TV star, automotive designer, artist, and Boyd Coddington disciple Chip Foose has been a staple in the custom car scene for years now, and he’s obviously not afraid to shake things up and create some controversial rides in addition to his many stunning hot rods. Most recently, that includes transforming a 1966 Ford Bronco into a modern-day street rod, as well as lending the exact same treatment to a 2021 Ford Bronco earlier this year. Now, Foose is back with yet another cool imaginary sketch depicting what a theoretical 2022 Ford Maverick Shelby might look like.
This idea isn’t quite as far-fetched as the concept of building a hot rod Bronco, however. Ford isn’t ruling out a high-performance street-focused version of the Maverick pickup, and we also previously created some renderings of what an ST variant of the Maverick might look like. Shelby already enjoys a strong relationship with Ford, lending its name and tuning prowess to the Ford Mustang Shelby GT500 and soon, the Ford Mustang Mach-E, so a Ford Maverick Shelby actually seems like it could come to fruition.

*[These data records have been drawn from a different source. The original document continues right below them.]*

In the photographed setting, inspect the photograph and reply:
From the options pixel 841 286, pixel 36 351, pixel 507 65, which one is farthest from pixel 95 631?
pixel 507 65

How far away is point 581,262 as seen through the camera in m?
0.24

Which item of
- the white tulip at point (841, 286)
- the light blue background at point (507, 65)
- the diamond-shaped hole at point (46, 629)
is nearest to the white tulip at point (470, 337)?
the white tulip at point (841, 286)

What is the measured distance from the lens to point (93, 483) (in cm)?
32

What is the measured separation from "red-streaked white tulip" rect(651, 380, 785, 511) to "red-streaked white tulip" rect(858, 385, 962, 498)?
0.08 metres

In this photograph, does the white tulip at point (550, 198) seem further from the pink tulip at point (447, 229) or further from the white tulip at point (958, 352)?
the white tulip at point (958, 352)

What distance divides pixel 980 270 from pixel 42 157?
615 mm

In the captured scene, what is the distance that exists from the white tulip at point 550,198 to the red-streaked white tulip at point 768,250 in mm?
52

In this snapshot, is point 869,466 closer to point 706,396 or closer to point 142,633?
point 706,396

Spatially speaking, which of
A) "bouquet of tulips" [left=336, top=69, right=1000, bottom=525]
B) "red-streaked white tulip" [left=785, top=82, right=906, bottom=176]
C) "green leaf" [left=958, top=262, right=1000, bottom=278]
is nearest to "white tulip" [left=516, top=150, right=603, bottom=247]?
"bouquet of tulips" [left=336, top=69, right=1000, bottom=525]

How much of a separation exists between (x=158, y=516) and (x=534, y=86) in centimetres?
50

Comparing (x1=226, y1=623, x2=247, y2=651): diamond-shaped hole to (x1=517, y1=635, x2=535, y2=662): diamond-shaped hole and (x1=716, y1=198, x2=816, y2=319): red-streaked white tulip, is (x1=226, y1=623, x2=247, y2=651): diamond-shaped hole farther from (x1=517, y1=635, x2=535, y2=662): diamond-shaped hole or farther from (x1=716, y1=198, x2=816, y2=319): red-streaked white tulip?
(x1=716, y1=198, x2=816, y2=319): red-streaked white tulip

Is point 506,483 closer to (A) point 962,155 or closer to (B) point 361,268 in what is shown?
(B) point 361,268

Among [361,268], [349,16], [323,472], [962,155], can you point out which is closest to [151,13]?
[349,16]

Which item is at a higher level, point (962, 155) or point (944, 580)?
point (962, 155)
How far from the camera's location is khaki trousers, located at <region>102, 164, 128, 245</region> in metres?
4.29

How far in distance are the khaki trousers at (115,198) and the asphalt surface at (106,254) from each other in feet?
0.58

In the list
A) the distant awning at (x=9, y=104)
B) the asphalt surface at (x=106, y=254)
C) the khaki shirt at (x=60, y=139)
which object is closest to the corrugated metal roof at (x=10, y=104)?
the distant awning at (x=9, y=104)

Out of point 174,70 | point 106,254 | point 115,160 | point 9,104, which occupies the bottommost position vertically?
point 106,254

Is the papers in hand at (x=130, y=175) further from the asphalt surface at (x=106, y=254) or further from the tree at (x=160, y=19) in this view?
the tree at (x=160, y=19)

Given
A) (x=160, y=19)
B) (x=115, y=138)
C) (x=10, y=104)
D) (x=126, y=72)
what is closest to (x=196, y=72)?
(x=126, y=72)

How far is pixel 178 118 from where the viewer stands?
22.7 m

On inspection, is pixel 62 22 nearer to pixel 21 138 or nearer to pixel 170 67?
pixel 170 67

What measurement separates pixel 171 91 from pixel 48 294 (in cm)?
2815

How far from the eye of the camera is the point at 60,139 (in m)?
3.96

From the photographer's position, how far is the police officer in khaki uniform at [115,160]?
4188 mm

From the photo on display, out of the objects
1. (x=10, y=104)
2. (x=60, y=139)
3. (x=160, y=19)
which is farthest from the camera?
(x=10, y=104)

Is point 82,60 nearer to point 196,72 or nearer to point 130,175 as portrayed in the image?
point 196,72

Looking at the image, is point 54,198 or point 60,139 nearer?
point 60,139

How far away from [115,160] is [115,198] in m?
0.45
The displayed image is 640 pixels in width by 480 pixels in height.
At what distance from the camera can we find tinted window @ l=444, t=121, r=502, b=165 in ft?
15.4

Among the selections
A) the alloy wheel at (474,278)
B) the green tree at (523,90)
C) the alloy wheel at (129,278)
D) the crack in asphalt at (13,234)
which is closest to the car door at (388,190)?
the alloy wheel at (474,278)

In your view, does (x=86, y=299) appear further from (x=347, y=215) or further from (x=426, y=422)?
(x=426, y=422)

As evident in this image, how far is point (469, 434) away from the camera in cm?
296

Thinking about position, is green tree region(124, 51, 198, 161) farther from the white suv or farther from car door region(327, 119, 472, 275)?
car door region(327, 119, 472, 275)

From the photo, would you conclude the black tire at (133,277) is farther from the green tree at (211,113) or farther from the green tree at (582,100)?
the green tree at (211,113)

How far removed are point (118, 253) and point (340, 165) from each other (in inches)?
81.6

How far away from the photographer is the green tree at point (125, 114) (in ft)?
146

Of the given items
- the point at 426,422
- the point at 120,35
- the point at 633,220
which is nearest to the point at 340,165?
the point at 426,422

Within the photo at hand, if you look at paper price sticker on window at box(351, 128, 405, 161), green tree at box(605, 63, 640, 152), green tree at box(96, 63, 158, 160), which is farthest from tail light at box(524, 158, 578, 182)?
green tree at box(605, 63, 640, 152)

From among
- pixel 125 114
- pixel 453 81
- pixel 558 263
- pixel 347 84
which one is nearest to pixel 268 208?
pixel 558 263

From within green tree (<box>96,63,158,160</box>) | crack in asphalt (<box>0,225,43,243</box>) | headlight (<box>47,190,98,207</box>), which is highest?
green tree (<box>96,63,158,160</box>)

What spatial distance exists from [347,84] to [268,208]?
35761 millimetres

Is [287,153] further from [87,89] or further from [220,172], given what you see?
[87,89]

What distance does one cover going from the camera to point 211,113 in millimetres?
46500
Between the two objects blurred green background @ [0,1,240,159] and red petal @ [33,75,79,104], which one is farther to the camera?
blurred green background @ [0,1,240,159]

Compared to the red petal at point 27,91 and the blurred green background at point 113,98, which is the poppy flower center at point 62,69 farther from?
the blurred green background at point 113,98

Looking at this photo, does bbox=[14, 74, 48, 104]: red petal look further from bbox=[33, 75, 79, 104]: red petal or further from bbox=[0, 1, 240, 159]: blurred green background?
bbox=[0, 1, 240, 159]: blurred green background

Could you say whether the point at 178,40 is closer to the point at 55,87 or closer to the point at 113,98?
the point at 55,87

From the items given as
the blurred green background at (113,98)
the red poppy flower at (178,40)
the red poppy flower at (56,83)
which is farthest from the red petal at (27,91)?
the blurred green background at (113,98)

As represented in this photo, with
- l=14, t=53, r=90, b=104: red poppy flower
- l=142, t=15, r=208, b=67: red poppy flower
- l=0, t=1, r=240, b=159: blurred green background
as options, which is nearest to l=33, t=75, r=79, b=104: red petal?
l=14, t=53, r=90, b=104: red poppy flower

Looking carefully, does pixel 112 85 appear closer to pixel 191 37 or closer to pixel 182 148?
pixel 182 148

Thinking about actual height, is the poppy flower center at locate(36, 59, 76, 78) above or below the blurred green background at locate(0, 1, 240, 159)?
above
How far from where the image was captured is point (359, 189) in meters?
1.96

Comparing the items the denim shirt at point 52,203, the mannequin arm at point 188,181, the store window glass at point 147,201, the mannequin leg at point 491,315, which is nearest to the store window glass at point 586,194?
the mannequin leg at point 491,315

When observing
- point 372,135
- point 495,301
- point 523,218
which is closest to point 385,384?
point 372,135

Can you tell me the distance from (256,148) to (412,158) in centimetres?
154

Foose admits that most aftermarket companies and builders out there are focusing on making the Maverick more of an off-road vehicle, and he wants to do something different. “I don’t want to do something somebody else is doing,” he says. “So I’m going to look at this as a passenger car and I want to see how I can bring it down and make it look aggressive for the street.” That process starts out with Foose adding wider fender flares, a hood scoop, a bed-mounted rear wing, and different lights to the compact pickup.
Foose also sketches in some fog lights and ground effects to give the Maverick more of a ground-hugging look, along with a lowered suspension and larger wheels. The finishing touches, however, are what adorns the pickup’s body – the classic Shelby color combination of white with blue stripes, which are complemented by satin black trim to match the factory pieces. Overall, it’s a pretty cool idea, and one that may actually become a reality at some point in the future, too.